Tagging a corpus with multiple tags

veg_running has asked for the wisdom of the Perl Monks concerning the following question:

Hi all, I need help adapting this code to assign multiple tags to tokens in a corpus. The code currently only prints the last tag assigned, but when I took a closer look at my tagset, I realised that the same token could have multiple tags and I would like to assign them all so that a human could check these later.

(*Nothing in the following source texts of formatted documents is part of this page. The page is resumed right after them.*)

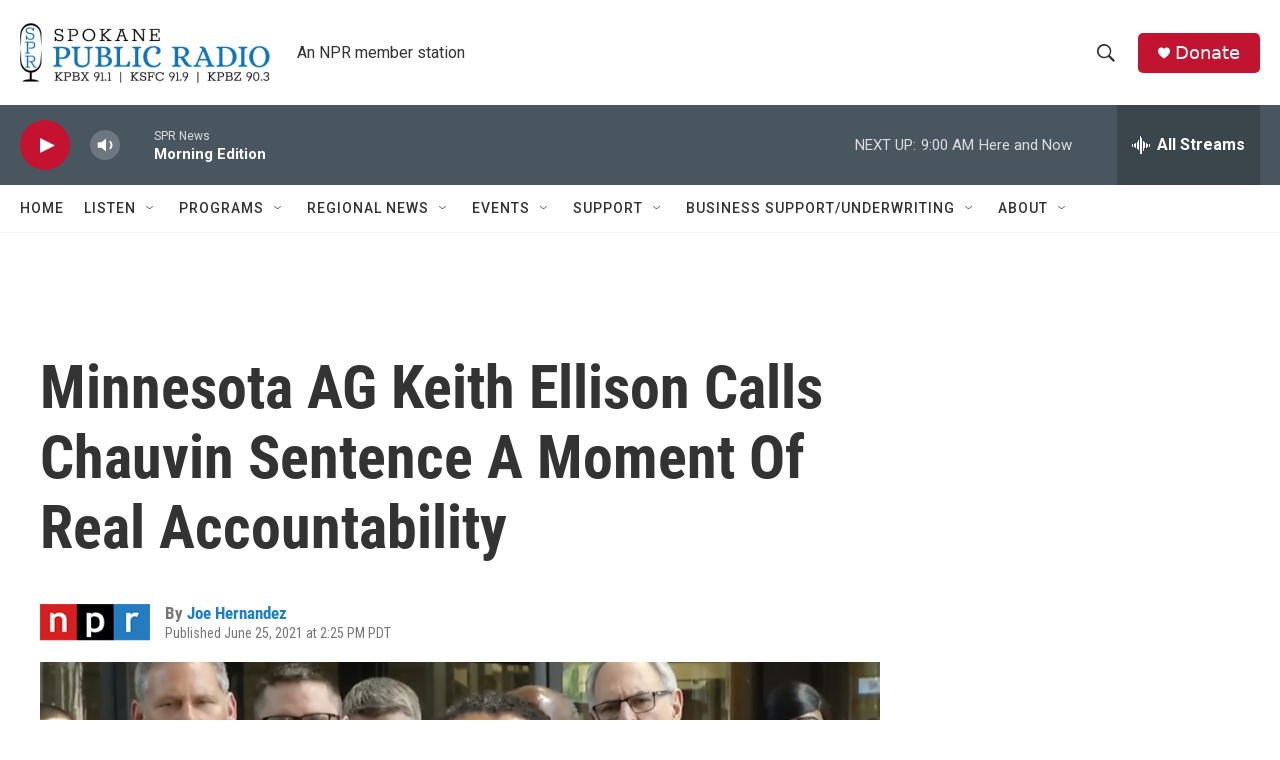

--- FILE ---
content_type: text/html; charset=utf-8
request_url: https://www.google.com/recaptcha/api2/aframe
body_size: 269
content:
<!DOCTYPE HTML><html><head><meta http-equiv="content-type" content="text/html; charset=UTF-8"></head><body><script nonce="oxvlLyJEVWjFlW3F245kYQ">/** Anti-fraud and anti-abuse applications only. See google.com/recaptcha */ try{var clients={'sodar':'https://pagead2.googlesyndication.com/pagead/sodar?'};window.addEventListener("message",function(a){try{if(a.source===window.parent){var b=JSON.parse(a.data);var c=clients[b['id']];if(c){var d=document.createElement('img');d.src=c+b['params']+'&rc='+(localStorage.getItem("rc::a")?sessionStorage.getItem("rc::b"):"");window.document.body.appendChild(d);sessionStorage.setItem("rc::e",parseInt(sessionStorage.getItem("rc::e")||0)+1);localStorage.setItem("rc::h",'1770049985655');}}}catch(b){}});window.parent.postMessage("_grecaptcha_ready", "*");}catch(b){}</script></body></html>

An example of the input here:

 Abanye abahlanu balimale kanzima .
Abanye abanazo izinkomo noma izimbuzi .
Abaziphathi ngendlela ekhombisa ukufuna ukudlala .
Abazithamundayo bathi uzimisele ngokuliphika icala .
Abazi ukuthi bakhuluma ngani .
abazonikwa amalungelo okudoba ezinga elincane .
Ahluleke ngisho ukukuphulula umhlane njengasemihleni .
Ahluleke ukuzibamba, azidedele inkaba .
Ahluleke ukuzibamba uMaMthembu .
[download]

An example of the tagset:

icala    <ZUL-SIL-0035-n>
ukhalo    <ZUL-SIL-0036-n>
inkaba    <ZUL-SIL-0037-n>
inkaba    <ZUL-SIL-0038-n>
isisu    <ZUL-SIL-0039-n>
isisu    <ZUL-SIL-0040-n>
isibeletho    <ZUL-SIL-0041-n>
umhlane    <ZUL-SIL-0042-n>
iqolo    <ZUL-SIL-0043-n>
izinqe    <ZUL-SIL-0044-n>
umdidi    <ZUL-SIL-0045-n>
umphambili    <ZUL-SIL-0046-n>
amasende    <ZUL-SIL-0047-n>
inkomo    <ZUL-SIL-0048-n>
ubhontshisi    <ZUL-SIL-0049-n>
ingalo    <ZUL-SIL-0050-n>
ukuthi bakhuluma    <ZUL-SIL-1800-n>
[download]

An example of the output I hope to get (with a tab separating tags where two were assigned):

Abanye abahlanu balimale kanzima .
Abanye abanazo izinkomo <ZUL-SIL-0048-n> noma izimbuzi .
Abaziphathi ngendlela ekhombisa ukufuna ukudlala .
Abazithamundayo bathi uzimisele ngokuliphika icala <ZUL-SIL-0035-n> .
Abazi ukuthi bakhuluma <ZUL-SIL-1800-n> ngani .
abazonikwa amalungelo isisu <ZUL-SIL-0039-n>\t<ZUL-SIL-0040-n> ezinga 
+elincane .
Ahluleke ngisho ukukuphulula umhlane <ZUL-SIL-0042-n> njengasemihleni 
+.
Ahluleke ukuzibamba, azidedele inkaba <ZUL-SIL-0037-n>\t<ZUL-SIL-0038-
+n> .
Ahluleke ukuzibamba uMaMthembu .
[download]

The code I currently have:

 #!/usr/bin/env perl

use 5.016;
use warnings;
use autodie;

my $corpusname = 'GFSEBcorpus.zul_selected-sentences_original';
my %words2ids;

{
    open my $fh, '<', "$corpusname.example.tagset.txt";

    while (<$fh>) {
        chomp;
        my ($text, $token) = split /\t/;
        $words2ids{fc $text} = $token;
    }
}

my $alt = join '|', sort {
    length($b) <=> length($a)
} map fc, keys %words2ids;
my $re = qr{(?i:($alt))};
my %found;

{
    open my $in_fh, '<', "$corpusname.txt";
    open my $out_fh, '>', "$corpusname.possible-annotation_example.txt
+";

    while (<$in_fh>) {
        s/$re/++$found{fc $1}, "$1 $words2ids{fc $1}"/eg;
        print $out_fh $_;
    }
}

delete @words2ids{keys %found};

{
    open my $fh, '>', "$corpusname.tags-not-found_example.txt";

    for (sort keys %words2ids) {
        say $fh "$_\t$words2ids{$_}";
    }
}
[download]

Thank you for the help!

Comment on Tagging a corpus with multiple tags Select or Download Code

Replies are listed 'Best First'.
Re: Tagging a corpus with multiple tags by Corion (Patriarch) on Nov 24, 2022 at 12:18 UTC
kcott suggested a good approach in their reply to Re^2: Finding multiword units in a corpus - how does that approach fail for you?	[reply]